RECORD EXTRACTS START

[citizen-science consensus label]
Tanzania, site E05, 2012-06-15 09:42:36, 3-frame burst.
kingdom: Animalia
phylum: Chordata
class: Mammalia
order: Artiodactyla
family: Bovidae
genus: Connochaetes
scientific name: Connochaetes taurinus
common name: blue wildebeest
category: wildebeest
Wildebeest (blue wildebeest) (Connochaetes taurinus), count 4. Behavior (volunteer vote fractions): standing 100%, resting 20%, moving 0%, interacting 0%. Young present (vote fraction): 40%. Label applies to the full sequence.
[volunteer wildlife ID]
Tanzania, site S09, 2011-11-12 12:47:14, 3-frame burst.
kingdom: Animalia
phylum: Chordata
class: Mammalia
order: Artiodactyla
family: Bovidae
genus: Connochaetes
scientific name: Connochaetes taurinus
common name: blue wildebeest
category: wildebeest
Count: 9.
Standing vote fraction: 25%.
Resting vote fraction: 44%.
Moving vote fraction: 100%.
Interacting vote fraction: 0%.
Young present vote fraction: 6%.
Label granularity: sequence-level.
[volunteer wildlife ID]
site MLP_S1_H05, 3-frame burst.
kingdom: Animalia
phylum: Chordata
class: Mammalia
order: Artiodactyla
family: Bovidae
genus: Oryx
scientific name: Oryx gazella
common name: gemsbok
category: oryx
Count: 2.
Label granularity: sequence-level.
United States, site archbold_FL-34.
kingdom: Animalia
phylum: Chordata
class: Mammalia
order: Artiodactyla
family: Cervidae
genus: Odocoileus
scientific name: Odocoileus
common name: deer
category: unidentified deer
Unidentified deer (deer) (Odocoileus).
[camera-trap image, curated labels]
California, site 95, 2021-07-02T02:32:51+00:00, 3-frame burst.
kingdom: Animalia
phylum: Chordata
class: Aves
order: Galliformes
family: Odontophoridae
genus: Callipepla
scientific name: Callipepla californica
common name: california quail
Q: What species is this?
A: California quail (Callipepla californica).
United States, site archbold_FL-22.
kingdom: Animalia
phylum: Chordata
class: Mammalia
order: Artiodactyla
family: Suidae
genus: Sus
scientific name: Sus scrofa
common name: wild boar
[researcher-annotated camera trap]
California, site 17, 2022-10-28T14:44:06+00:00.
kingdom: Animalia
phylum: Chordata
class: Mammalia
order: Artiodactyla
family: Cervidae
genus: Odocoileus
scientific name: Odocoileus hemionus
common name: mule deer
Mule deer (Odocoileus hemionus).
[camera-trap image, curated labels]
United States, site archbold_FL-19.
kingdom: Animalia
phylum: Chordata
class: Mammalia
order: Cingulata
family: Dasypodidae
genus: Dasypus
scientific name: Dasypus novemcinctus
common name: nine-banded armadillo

RECORD EXTRACTS END

- DIRECTIONS
Every entry above has to be returned exactly as written.

- SOLUTION TO THIS PROBLEM
[citizen-science consensus label]
Tanzania, site E05, 2012-06-15 09:42:36, 3-frame burst.
kingdom: Animalia
phylum: Chordata
class: Mammalia
order: Artiodactyla
family: Bovidae
genus: Connochaetes
scientific name: Connochaetes taurinus
common name: blue wildebeest
category: wildebeest
Wildebeest (blue wildebeest) (Connochaetes taurinus), count 4. Behavior (volunteer vote fractions): standing 100%, resting 20%, moving 0%, interacting 0%. Young present (vote fraction): 40%. Label applies to the full sequence.
[volunteer wildlife ID]
Tanzania, site S09, 2011-11-12 12:47:14, 3-frame burst.
kingdom: Animalia
phylum: Chordata
class: Mammalia
order: Artiodactyla
family: Bovidae
genus: Connochaetes
scientific name: Connochaetes taurinus
common name: blue wildebeest
category: wildebeest
Count: 9.
Standing vote fraction: 25%.
Resting vote fraction: 44%.
Moving vote fraction: 100%.
Interacting vote fraction: 0%.
Young present vote fraction: 6%.
Label granularity: sequence-level.
[volunteer wildlife ID]
site MLP_S1_H05, 3-frame burst.
kingdom: Animalia
phylum: Chordata
class: Mammalia
order: Artiodactyla
family: Bovidae
genus: Oryx
scientific name: Oryx gazella
common name: gemsbok
category: oryx
Count: 2.
Label granularity: sequence-level.
United States, site archbold_FL-34.
kingdom: Animalia
phylum: Chordata
class: Mammalia
order: Artiodactyla
family: Cervidae
genus: Odocoileus
scientific name: Odocoileus
common name: deer
category: unidentified deer
Unidentified deer (deer) (Odocoileus).
[camera-trap image, curated labels]
California, site 95, 2021-07-02T02:32:51+00:00, 3-frame burst.
kingdom: Animalia
phylum: Chordata
class: Aves
order: Galliformes
family: Odontophoridae
genus: Callipepla
scientific name: Callipepla californica
common name: california quail
Q: What species is this?
A: California quail (Callipepla californica).
United States, site archbold_FL-22.
kingdom: Animalia
phylum: Chordata
class: Mammalia
order: Artiodactyla
family: Suidae
genus: Sus
scientific name: Sus scrofa
common name: wild boar
[researcher-annotated camera trap]
California, site 17, 2022-10-28T14:44:06+00:00.
kingdom: Animalia
phylum: Chordata
class: Mammalia
order: Artiodactyla
family: Cervidae
genus: Odocoileus
scientific name: Odocoileus hemionus
common name: mule deer
Mule deer (Odocoileus hemionus).
[camera-trap image, curated labels]
United States, site archbold_FL-19.
kingdom: Animalia
phylum: Chordata
class: Mammalia
order: Cingulata
family: Dasypodidae
genus: Dasypus
scientific name: Dasypus novemcinctus
common name: nine-banded armadillo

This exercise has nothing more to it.